ARTICLE AD BOX
Jakarta -
Dinas Lingkungan Hidup (DLH) DKI Jakarta mengajukan anggaran Rp 250 juta untuk mengkaji reklamasi pulau sampah. Namun, Komisi D DPRD DKI Jakarta menolak anggaran tersebut.
"Benar. Jadi kita menolak pengkajian sekitar Rp 250 juta karena ini kan pintu masuk untuk kegiatan ke depannya. Mereka mengusulkan itu di APBD perubahan, bukan di APBD kemarin," kata Wakil Ketua Komisi D DPRD DKI Jakarta Nova Harivan Paloh kepada wartawan, Rabu (14/82024).
Politikus NasDem itu menjelaskan alasan Komisi D tak menyetujui pengajuan anggaran tersebut. Komisi yang membawahi bidang lingkungan itu ingin supaya anggaran lebih dipusatkan untuk pengelolaan sampah di daratan, misalnya melalui infrastruktur RDF dan TPS3R.
ADVERTISEMENT
SCROLL TO CONTINUE WITH CONTENT
"Sebaiknya menguatkan kepada kegiatan-kegiatan yang ada di daratan ya, seperti pemanfaatan RDF di Rorotan dan Bantargebang," jelasnya.
Selain itu, Komisi D juga meyakini akan menimbulkan beban baru jika reklamasi dijadikan pulau sampah serta potensi ancaman terhadap biota laut.
"Misalnya kita ingin membuat pengelolaan sampah di pulau akibatnya sampah tercecer sehingga menambah beban lagi kan. Kita tahu beban sampah di Jakarta (sudah) hampir 8 ribu ton," ucapnya.
"Artinya pengelolaan itu bisa merusak biota laut, terus kurang layak lah kalau misalnya kita mengorbankan pulau itu untuk pengelolaan sampah," sambungnya.

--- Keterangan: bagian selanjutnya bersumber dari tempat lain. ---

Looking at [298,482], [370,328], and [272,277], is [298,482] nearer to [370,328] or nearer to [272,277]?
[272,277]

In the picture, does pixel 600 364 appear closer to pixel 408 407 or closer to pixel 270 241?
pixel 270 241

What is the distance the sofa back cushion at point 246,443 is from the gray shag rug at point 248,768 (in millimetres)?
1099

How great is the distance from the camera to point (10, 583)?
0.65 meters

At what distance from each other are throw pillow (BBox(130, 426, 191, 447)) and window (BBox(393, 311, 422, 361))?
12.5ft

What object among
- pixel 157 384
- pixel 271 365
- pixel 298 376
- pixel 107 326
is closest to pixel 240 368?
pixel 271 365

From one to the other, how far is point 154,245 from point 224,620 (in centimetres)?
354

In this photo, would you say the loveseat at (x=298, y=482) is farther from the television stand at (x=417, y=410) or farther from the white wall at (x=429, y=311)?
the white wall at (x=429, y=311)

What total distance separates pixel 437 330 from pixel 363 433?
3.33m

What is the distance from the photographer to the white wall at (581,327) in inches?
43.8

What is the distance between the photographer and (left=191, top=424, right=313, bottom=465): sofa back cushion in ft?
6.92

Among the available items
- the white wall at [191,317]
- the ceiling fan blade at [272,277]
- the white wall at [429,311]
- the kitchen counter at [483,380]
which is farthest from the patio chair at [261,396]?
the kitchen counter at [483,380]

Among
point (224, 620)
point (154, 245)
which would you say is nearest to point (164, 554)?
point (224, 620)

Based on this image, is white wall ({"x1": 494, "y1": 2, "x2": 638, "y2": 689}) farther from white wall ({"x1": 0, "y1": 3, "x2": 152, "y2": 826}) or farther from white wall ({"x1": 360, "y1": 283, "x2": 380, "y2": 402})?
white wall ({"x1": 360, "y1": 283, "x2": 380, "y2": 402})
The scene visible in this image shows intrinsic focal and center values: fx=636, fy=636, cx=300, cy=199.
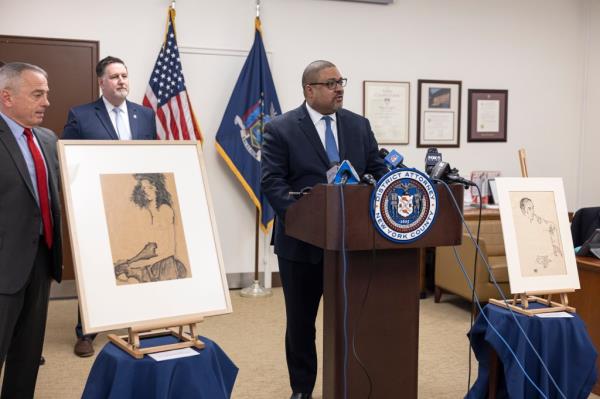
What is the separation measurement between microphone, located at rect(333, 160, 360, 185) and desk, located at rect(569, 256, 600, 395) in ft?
6.09

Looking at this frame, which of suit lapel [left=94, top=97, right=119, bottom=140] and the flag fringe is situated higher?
suit lapel [left=94, top=97, right=119, bottom=140]

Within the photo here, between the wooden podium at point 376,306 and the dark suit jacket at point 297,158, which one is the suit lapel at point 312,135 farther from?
the wooden podium at point 376,306

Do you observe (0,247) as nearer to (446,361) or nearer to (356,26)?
(446,361)

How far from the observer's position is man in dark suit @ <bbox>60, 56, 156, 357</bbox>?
392cm

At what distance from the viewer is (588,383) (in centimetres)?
288

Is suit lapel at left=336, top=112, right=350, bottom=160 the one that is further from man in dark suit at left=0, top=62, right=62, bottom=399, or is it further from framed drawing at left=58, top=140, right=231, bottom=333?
man in dark suit at left=0, top=62, right=62, bottom=399

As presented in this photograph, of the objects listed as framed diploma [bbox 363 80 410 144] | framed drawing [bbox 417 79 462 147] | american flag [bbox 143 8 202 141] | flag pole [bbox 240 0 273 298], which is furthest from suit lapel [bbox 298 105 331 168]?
framed drawing [bbox 417 79 462 147]

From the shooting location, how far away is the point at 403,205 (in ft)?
7.58

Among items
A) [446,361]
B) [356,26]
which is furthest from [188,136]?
[446,361]

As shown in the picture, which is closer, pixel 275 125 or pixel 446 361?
pixel 275 125

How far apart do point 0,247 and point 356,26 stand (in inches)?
174

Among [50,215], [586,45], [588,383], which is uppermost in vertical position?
[586,45]

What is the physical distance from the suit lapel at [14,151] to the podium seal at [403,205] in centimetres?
137

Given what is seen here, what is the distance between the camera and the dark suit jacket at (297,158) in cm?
291
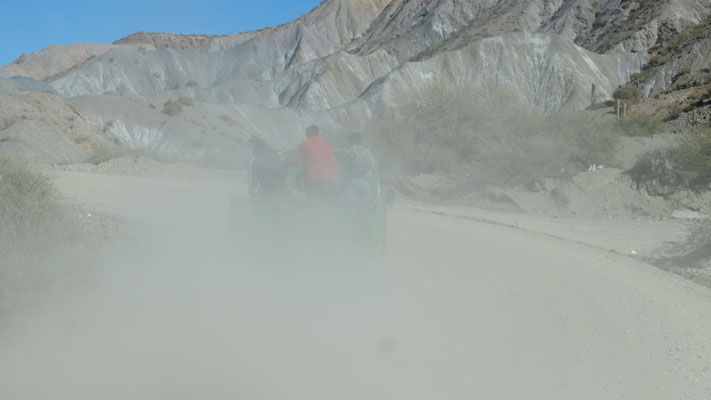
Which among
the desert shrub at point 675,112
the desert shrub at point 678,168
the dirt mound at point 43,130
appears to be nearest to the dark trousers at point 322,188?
the desert shrub at point 678,168

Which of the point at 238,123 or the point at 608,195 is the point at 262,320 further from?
the point at 238,123

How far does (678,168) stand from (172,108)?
48319 mm

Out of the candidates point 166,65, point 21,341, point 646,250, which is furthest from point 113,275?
point 166,65

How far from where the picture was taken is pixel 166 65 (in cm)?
12150

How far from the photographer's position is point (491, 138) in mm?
26484

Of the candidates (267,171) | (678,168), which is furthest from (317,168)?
(678,168)

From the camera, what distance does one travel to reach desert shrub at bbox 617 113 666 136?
30.0m

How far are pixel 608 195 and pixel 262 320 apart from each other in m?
17.0

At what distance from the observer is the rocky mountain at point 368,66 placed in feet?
211

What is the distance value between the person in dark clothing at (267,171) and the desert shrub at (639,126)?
22417 millimetres

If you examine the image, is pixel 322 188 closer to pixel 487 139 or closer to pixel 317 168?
pixel 317 168

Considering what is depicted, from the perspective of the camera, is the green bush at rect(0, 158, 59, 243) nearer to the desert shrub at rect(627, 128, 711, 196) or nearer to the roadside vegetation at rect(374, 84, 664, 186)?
the roadside vegetation at rect(374, 84, 664, 186)

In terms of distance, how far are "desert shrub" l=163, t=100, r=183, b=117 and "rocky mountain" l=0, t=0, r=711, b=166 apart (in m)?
0.50

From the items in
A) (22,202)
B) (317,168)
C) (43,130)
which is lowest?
(22,202)
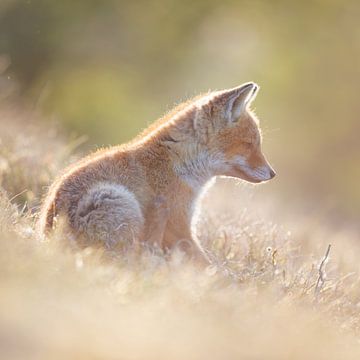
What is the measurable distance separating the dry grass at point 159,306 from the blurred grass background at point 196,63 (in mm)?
12221

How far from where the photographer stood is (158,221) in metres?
8.29

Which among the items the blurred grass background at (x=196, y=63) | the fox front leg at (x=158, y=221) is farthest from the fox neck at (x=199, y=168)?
the blurred grass background at (x=196, y=63)

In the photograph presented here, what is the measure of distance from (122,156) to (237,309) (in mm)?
2184

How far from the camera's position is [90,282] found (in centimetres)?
638

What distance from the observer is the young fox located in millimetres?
7809

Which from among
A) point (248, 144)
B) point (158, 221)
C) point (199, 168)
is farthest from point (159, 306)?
point (248, 144)

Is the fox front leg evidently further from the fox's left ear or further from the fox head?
the fox's left ear

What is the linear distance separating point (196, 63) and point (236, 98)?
604 inches

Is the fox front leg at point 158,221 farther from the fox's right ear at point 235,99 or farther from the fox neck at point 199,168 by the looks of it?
the fox's right ear at point 235,99

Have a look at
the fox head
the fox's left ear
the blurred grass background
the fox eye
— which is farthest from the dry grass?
the blurred grass background

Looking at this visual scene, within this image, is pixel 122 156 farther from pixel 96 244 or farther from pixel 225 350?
pixel 225 350

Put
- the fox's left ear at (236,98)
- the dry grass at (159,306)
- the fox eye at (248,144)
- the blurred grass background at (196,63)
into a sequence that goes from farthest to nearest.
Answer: the blurred grass background at (196,63)
the fox eye at (248,144)
the fox's left ear at (236,98)
the dry grass at (159,306)

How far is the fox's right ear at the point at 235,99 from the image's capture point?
8906 millimetres

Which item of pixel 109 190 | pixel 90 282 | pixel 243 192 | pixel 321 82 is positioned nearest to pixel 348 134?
pixel 321 82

Nova menjelaskan, konsep pulau sampah yang dijelaskan oleh DLH berupa pulau reklamasi. Pemprov DKI Jakarta, jelas dia, mengadopsi konsep yang diterapkan di negara Singapura dan Monaco. Namun, Komisi D meyakini bahwa rencana itu pasti membutuhkan anggaran yang tak sedikit.
"Mereka menyebutkan semacam pulau reklamasi. Kita ketahui bersama kalau misalnya reklamasi dengan tujuan istilahnya pulau sampah artinya belum mencapai apa yang diinginkan," jelasnya.
"Benchmarknya mereka kan di negara Singapura dan Monaco, dan Maldive kalau nggak salah. Kita ini kan punya pendudukan hampir 11 juta orang dengan beban sampah yang banyak dan yang paling penting lagi artinya kan kita tidak inginkan juga bahwa nanti sampah-sampah itu tercecer di lapangan, bagaimana nanti juga masuk ke sana bagaimana juga pengelolaan transportasinya. Jangan juga kita menambah beban baru," tambahnya.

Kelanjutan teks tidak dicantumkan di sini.